FAIR Data Principles
Findable, Accessible, Interoperable, and Reusable (FAIR)
The FAIR Data Principles set out criteria that enable the philosophy of openness to be realized in a tangible way through modern publishing practices and infrastructures that support current data science needs.
The FAIR Data Principles were formulated after a workshop held in Leiden, Netherlands in 2014. They were nurtured by FORCE11 before formal publication in Nature Scientific Data in 2016.
How is CCDC FAIR?
The FAIR Data Principles help guide all of our data decisions. Ways in which the CCDC enacts the FAIR Data Principles include:
- Ensuring machines can reliably understand crystallographic experiments, data, and knowledge by using standard formats and vocabularies.
- Adopting persistent identifiers to identify datasets and their contributors.
- Leveraging standard identifiers such as InChI to link datasets to a range of chemistry resources.
- Ensuring metadata is harvestable by machines to enable interoperability with other information resources.
- Providing searchable resources that enable the discovery of data through interfaces designed for both humans and their machines.
How does the Cambridge Structural Database enable FAIR?
The structure and design of the Cambridge Structural Database (CSD) is central to our FAIR activities.

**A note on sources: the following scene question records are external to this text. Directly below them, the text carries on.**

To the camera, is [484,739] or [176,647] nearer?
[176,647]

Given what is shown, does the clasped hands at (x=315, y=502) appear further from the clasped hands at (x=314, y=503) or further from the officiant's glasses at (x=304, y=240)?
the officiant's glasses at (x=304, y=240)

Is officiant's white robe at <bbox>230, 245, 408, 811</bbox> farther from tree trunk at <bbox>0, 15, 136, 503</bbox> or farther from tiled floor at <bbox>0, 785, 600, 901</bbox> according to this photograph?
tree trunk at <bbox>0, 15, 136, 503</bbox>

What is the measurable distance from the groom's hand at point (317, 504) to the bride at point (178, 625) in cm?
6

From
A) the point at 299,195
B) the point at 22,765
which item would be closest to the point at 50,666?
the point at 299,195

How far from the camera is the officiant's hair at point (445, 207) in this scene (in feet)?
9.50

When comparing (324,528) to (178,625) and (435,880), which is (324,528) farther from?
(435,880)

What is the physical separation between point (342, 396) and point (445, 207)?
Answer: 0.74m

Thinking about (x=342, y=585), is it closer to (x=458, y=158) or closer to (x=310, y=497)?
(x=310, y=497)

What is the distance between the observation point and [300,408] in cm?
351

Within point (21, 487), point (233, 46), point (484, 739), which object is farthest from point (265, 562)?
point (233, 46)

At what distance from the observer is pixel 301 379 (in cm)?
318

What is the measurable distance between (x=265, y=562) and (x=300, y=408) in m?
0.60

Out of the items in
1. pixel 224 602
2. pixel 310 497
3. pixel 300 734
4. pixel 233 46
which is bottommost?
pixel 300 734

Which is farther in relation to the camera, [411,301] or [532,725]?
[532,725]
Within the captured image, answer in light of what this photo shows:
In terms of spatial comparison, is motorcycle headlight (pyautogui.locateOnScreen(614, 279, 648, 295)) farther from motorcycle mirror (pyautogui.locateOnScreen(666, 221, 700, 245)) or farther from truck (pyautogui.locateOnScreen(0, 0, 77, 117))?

In particular:
- It enables the discovery and reuse of historical crystallographic information by humans and machines.
- It allows knowledge to be derived from this information and applied across domains.
- It is accessible to humans through various web and desktop tools.
- It is accessible to machines through the CSD Python API.
Why Adopt FAIR Data Principles?
Analyzing the growing amounts of data in the life and physical sciences already presents a daunting task, and the amount of data grows larger and more diverse every day. In addition, artificial intelligence and machine learning initiatives require high-quality, machine-readable data that is also semantically linked. Adhering to the FAIR Data Principles helps ensure your data:
- Supports next-generation research around the globe.
- Works well with machine learning (ML) and artificial intelligence (AI) models.
- Remains orderly and accessible at all levels of your organization.
- Can support iterative learning on past work, saving time and resources.
FAIR for Humans and Machines
The FAIR Data Principles emphasize the need for findability, accessibility, interoperability, and reusability of data for both humans and machines. Today’s ML and AI technologies require data that can be meaningfully and accurately interpreted by machines. A dataset that satisfies the criteria set out in the FAIR Data Principles is more likely to meet such requirements and be fully AI-ready.
Knowledge Graphs: The CCDC’s BioChem Graph Project
We at the CCDC remain committed to ever improving our data in accordance with the FAIR Data Principles. In July 2020, we started a collaboration with the Protein Data Bank in Europe (PDBe) and ChEMBL—both based at the European Bioinformatics Institute (EBI)—on the BioChemGRAPH project. Knowledge graphs are growing in prominence as key enablers of data analysis, but their design and population require careful planning and well-ordered data.
The BioChemGRAPH project will create a knowledge base that links together 3D structural data relating to biological macromolecules in the PDB, bioactivity data of molecules with drug-like properties in ChEMBL, and structural chemistry data of small molecules from the CSD. This will allow researchers to:
- Quickly access relevant information from trusted but disparate datasets.
- Leverage a variety of experimentally determined and calculated properties on small molecules.
- Advance work in fields like target validation, drug development, drug repurposing, and cross-reactivity.
By expanding our dedication to the FAIR Principles to the broader community, we’re helping to ensure that researchers worldwide have comprehensive and immediate access to the world’s best structural data and knowledge.